Every record is to be transcribed exactly as written.

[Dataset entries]

----------

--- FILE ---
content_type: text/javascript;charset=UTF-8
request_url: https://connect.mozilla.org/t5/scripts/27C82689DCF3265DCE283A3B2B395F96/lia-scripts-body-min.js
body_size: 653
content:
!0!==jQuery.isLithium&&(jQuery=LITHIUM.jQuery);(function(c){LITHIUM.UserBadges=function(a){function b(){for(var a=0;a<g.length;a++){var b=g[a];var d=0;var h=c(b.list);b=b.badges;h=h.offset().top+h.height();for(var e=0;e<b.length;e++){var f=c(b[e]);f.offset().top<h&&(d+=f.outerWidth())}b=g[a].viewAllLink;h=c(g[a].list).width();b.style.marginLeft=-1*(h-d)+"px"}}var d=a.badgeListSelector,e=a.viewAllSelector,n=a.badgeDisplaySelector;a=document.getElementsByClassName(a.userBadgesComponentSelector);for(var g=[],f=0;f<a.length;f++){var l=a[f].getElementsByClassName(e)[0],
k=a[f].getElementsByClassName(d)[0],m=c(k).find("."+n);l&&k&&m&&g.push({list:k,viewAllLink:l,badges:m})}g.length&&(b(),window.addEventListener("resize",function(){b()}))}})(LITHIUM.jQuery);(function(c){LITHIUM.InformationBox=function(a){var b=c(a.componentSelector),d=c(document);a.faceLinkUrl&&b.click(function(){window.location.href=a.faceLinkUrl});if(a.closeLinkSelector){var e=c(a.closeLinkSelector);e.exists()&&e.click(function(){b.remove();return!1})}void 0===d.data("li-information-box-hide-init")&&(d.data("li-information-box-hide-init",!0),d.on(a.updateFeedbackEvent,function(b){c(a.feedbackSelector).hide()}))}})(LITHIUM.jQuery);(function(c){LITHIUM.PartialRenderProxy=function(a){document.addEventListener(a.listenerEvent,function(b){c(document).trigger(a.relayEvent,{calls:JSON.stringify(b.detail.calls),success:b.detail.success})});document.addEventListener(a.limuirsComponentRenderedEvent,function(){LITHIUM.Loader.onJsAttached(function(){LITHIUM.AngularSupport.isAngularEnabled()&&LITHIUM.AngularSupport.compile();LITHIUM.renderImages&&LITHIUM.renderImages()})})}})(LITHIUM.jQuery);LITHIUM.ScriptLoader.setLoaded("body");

----------

Exercise result ▸
--- FILE ---
content_type: text/javascript;charset=UTF-8
request_url: https://connect.mozilla.org/t5/scripts/27C82689DCF3265DCE283A3B2B395F96/lia-scripts-body-min.js
body_size: 653
content:
!0!==jQuery.isLithium&&(jQuery=LITHIUM.jQuery);(function(c){LITHIUM.UserBadges=function(a){function b(){for(var a=0;a<g.length;a++){var b=g[a];var d=0;var h=c(b.list);b=b.badges;h=h.offset().top+h.height();for(var e=0;e<b.length;e++){var f=c(b[e]);f.offset().top<h&&(d+=f.outerWidth())}b=g[a].viewAllLink;h=c(g[a].list).width();b.style.marginLeft=-1*(h-d)+"px"}}var d=a.badgeListSelector,e=a.viewAllSelector,n=a.badgeDisplaySelector;a=document.getElementsByClassName(a.userBadgesComponentSelector);for(var g=[],f=0;f<a.length;f++){var l=a[f].getElementsByClassName(e)[0],
k=a[f].getElementsByClassName(d)[0],m=c(k).find("."+n);l&&k&&m&&g.push({list:k,viewAllLink:l,badges:m})}g.length&&(b(),window.addEventListener("resize",function(){b()}))}})(LITHIUM.jQuery);(function(c){LITHIUM.InformationBox=function(a){var b=c(a.componentSelector),d=c(document);a.faceLinkUrl&&b.click(function(){window.location.href=a.faceLinkUrl});if(a.closeLinkSelector){var e=c(a.closeLinkSelector);e.exists()&&e.click(function(){b.remove();return!1})}void 0===d.data("li-information-box-hide-init")&&(d.data("li-information-box-hide-init",!0),d.on(a.updateFeedbackEvent,function(b){c(a.feedbackSelector).hide()}))}})(LITHIUM.jQuery);(function(c){LITHIUM.PartialRenderProxy=function(a){document.addEventListener(a.listenerEvent,function(b){c(document).trigger(a.relayEvent,{calls:JSON.stringify(b.detail.calls),success:b.detail.success})});document.addEventListener(a.limuirsComponentRenderedEvent,function(){LITHIUM.Loader.onJsAttached(function(){LITHIUM.AngularSupport.isAngularEnabled()&&LITHIUM.AngularSupport.compile();LITHIUM.renderImages&&LITHIUM.renderImages()})})}})(LITHIUM.jQuery);LITHIUM.ScriptLoader.setLoaded("body");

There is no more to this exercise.